-- Exercise goal --
Gather every line below that contains the word "pixel".

-- Material to process --
□ □ □ □
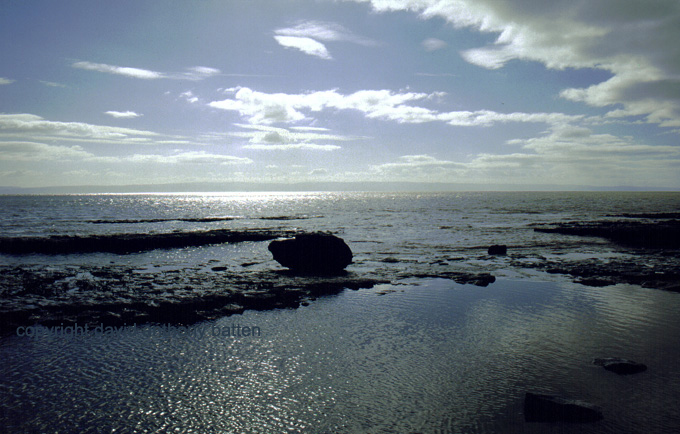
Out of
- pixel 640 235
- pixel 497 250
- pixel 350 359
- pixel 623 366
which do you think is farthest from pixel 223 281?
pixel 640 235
□ □ □ □
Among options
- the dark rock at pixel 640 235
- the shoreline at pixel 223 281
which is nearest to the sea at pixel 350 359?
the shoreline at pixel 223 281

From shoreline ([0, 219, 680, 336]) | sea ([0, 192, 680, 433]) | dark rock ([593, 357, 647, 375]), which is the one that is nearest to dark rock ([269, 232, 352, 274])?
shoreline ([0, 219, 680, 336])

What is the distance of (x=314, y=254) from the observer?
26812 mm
□ □ □ □
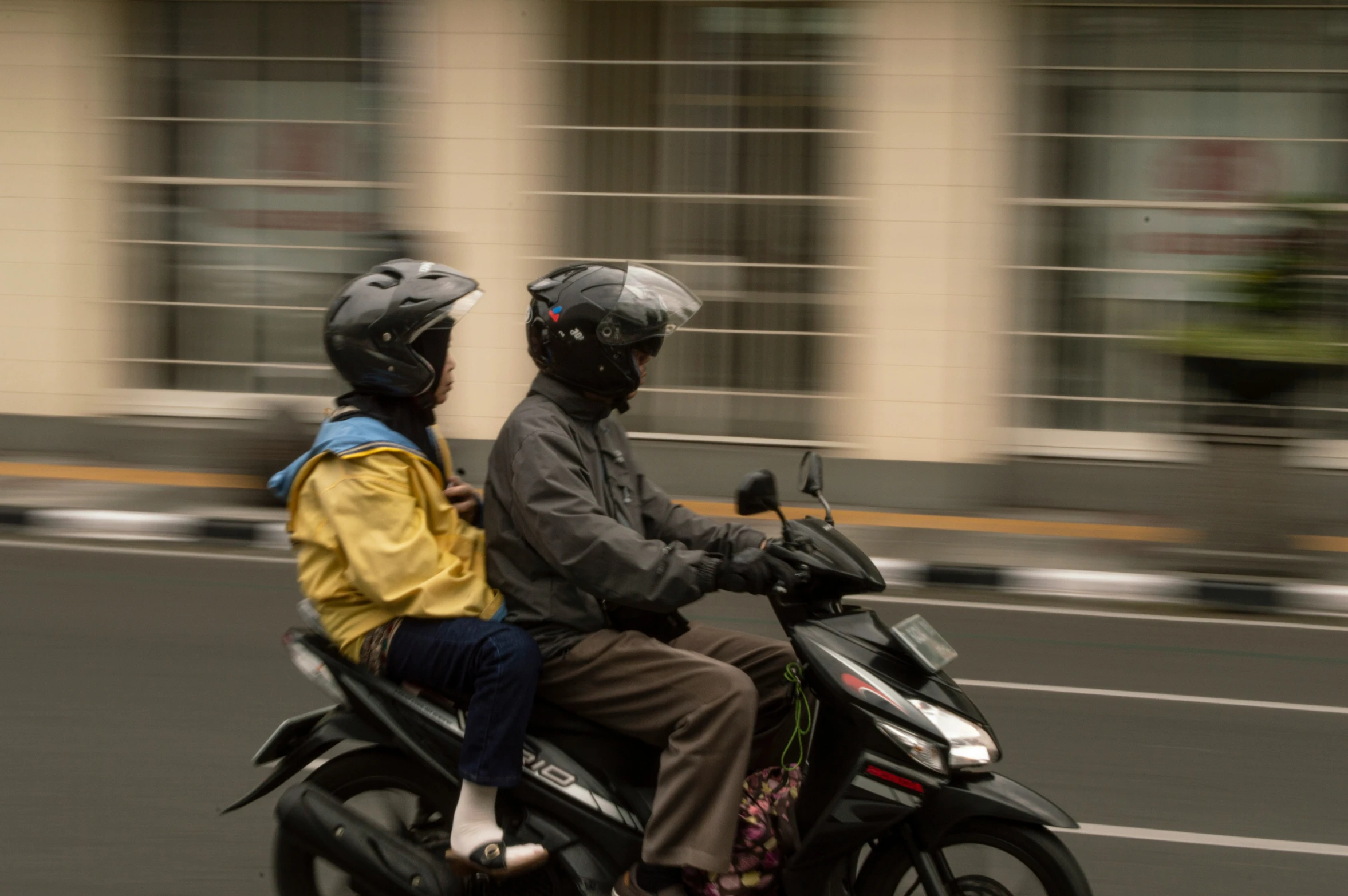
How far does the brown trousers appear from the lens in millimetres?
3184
□ □ □ □
-- Exercise solution --
- pixel 640 235
- pixel 497 250
- pixel 350 359
- pixel 623 366
which do you think is farthest from pixel 223 281?
pixel 640 235
- the dark rock at pixel 640 235
- the shoreline at pixel 223 281
which is nearest to the sea at pixel 350 359?
the shoreline at pixel 223 281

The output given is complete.